**Exercise task**.
Write out the data again in full, exactly as it reads.

[Scene-based spatial questions]
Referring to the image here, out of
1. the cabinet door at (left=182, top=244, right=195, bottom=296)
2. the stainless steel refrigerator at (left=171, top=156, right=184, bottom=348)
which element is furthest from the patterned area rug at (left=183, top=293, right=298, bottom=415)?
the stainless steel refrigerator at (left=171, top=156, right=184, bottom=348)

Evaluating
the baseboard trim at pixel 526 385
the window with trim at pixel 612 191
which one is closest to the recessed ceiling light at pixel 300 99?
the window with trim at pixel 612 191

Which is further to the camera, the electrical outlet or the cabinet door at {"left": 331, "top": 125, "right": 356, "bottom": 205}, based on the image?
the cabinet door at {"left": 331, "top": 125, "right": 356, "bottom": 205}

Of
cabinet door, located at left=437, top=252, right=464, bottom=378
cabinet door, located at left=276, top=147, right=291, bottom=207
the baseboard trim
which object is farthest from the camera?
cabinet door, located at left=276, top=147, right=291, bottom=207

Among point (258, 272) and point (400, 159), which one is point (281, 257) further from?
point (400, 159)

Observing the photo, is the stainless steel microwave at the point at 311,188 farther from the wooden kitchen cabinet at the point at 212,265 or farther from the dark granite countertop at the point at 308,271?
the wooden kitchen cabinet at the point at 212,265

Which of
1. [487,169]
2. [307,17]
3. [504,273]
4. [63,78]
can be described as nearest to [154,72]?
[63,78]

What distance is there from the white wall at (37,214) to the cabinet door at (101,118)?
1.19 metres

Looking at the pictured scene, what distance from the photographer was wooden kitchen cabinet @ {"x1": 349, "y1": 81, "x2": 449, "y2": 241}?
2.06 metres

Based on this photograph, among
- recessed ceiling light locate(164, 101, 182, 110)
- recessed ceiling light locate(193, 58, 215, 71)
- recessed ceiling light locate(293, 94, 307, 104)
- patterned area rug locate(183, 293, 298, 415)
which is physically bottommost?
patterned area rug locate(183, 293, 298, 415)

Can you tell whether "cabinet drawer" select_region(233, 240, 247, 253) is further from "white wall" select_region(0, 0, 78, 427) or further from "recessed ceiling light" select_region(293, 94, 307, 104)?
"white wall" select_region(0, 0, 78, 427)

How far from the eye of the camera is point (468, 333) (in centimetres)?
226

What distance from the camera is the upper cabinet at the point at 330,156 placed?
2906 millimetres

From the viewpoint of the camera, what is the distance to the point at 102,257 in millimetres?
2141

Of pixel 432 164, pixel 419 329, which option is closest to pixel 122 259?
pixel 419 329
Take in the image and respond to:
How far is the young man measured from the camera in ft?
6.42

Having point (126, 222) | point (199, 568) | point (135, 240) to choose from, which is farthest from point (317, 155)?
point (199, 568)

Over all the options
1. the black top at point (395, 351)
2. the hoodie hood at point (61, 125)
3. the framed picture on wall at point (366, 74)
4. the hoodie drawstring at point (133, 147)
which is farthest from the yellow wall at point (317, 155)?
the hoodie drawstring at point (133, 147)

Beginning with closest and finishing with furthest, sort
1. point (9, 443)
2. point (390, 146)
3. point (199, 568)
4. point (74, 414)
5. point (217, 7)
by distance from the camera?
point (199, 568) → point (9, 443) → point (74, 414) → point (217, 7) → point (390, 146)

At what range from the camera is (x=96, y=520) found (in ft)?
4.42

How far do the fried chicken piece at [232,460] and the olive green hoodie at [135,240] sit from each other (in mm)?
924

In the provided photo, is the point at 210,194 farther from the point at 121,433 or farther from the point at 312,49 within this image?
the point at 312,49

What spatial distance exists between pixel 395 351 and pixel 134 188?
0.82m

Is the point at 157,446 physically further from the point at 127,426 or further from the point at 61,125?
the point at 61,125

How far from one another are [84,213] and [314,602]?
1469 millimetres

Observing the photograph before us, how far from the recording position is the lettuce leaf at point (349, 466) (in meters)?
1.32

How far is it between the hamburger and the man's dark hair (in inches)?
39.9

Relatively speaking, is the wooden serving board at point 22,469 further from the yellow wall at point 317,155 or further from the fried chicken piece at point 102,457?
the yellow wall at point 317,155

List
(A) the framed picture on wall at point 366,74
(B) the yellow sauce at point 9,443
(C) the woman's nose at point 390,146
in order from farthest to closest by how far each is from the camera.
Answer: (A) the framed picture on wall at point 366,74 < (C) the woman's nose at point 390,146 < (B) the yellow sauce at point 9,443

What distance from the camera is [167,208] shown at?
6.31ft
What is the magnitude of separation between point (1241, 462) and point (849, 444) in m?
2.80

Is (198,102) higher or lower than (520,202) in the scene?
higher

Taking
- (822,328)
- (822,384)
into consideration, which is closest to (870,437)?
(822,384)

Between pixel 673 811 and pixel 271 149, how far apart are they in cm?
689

**Exercise output**.
Referring to the image here, out of
1. the cabinet door at (left=182, top=244, right=195, bottom=296)
2. the stainless steel refrigerator at (left=171, top=156, right=184, bottom=348)
which element is furthest from the patterned area rug at (left=183, top=293, right=298, bottom=415)?
the stainless steel refrigerator at (left=171, top=156, right=184, bottom=348)

Evaluating
the baseboard trim at pixel 526 385
the window with trim at pixel 612 191
which one is closest to the recessed ceiling light at pixel 300 99?
the window with trim at pixel 612 191

Which is further to the camera, the electrical outlet or the cabinet door at {"left": 331, "top": 125, "right": 356, "bottom": 205}, based on the image?
the cabinet door at {"left": 331, "top": 125, "right": 356, "bottom": 205}

Of
cabinet door, located at left=437, top=252, right=464, bottom=378
cabinet door, located at left=276, top=147, right=291, bottom=207
the baseboard trim
which object is farthest from the camera?
cabinet door, located at left=276, top=147, right=291, bottom=207

Among point (258, 272) and point (400, 159), which one is point (281, 257) further from?
point (400, 159)

Observing the photo, is the stainless steel microwave at the point at 311,188 farther from the wooden kitchen cabinet at the point at 212,265 or farther from the dark granite countertop at the point at 308,271?
the wooden kitchen cabinet at the point at 212,265

Which of
1. [487,169]
2. [307,17]
3. [504,273]
4. [63,78]
can be described as nearest to [154,72]?
[63,78]

What distance is there from the white wall at (37,214) to the cabinet door at (101,118)?
1.19 metres

Looking at the pictured scene, what distance from the photographer was wooden kitchen cabinet @ {"x1": 349, "y1": 81, "x2": 449, "y2": 241}?
2.06 metres

Based on this photograph, among
- recessed ceiling light locate(164, 101, 182, 110)
- recessed ceiling light locate(193, 58, 215, 71)
- recessed ceiling light locate(293, 94, 307, 104)
- patterned area rug locate(183, 293, 298, 415)
which is physically bottommost?
patterned area rug locate(183, 293, 298, 415)

Can you tell whether "cabinet drawer" select_region(233, 240, 247, 253) is further from "white wall" select_region(0, 0, 78, 427) or further from "recessed ceiling light" select_region(293, 94, 307, 104)?
"white wall" select_region(0, 0, 78, 427)

How far from the eye of the camera is point (468, 333) (in centimetres)?
226

What distance from the camera is the upper cabinet at the point at 330,156 placed?
2906 millimetres

From the viewpoint of the camera, what is the distance to the point at 102,257 in millimetres?
2141

Of pixel 432 164, pixel 419 329, which option is closest to pixel 122 259?
pixel 419 329
Take in the image and respond to:
How far is the young man measured from the camera in ft?
6.42

Having point (126, 222) | point (199, 568) | point (135, 240) to choose from, which is farthest from point (317, 155)?
point (199, 568)

Over all the options
1. the black top at point (395, 351)
2. the hoodie hood at point (61, 125)
3. the framed picture on wall at point (366, 74)
4. the hoodie drawstring at point (133, 147)
which is farthest from the yellow wall at point (317, 155)?
the hoodie drawstring at point (133, 147)

Beginning with closest and finishing with furthest, sort
1. point (9, 443)
2. point (390, 146)
3. point (199, 568)
4. point (74, 414)
5. point (217, 7)
by distance from the camera?
point (199, 568) → point (9, 443) → point (74, 414) → point (217, 7) → point (390, 146)

At what range from the camera is (x=96, y=520) found (in ft)?
4.42

How far do the fried chicken piece at [232,460] and the olive green hoodie at [135,240] sit from each other (in mm)?
924

In the provided photo, is the point at 210,194 farther from the point at 121,433 or farther from the point at 312,49 within this image?
the point at 312,49

What spatial distance exists between pixel 395 351 and pixel 134 188?
0.82m

Is the point at 157,446 physically further from the point at 127,426 or further from the point at 61,125?
the point at 61,125

How far from one another are [84,213] and [314,602]?
1469 millimetres

Observing the photograph before us, how far from the recording position is the lettuce leaf at point (349, 466) (in meters)?
1.32

How far is it between the hamburger and the man's dark hair (in inches)?
39.9

Relatively speaking, is the wooden serving board at point 22,469 further from the yellow wall at point 317,155 or further from the fried chicken piece at point 102,457?
the yellow wall at point 317,155

List
(A) the framed picture on wall at point 366,74
(B) the yellow sauce at point 9,443
(C) the woman's nose at point 390,146
in order from farthest to closest by how far each is from the camera.
Answer: (A) the framed picture on wall at point 366,74 < (C) the woman's nose at point 390,146 < (B) the yellow sauce at point 9,443

What distance from the camera is [167,208] shown at?
6.31ft
What is the magnitude of separation between point (1241, 462) and point (849, 444) in m?
2.80

Is (198,102) higher or lower than (520,202) in the scene?
higher

Taking
- (822,328)
- (822,384)
into consideration, which is closest to (870,437)?
(822,384)

Between pixel 673 811 and pixel 271 149, how far apart are they in cm?
689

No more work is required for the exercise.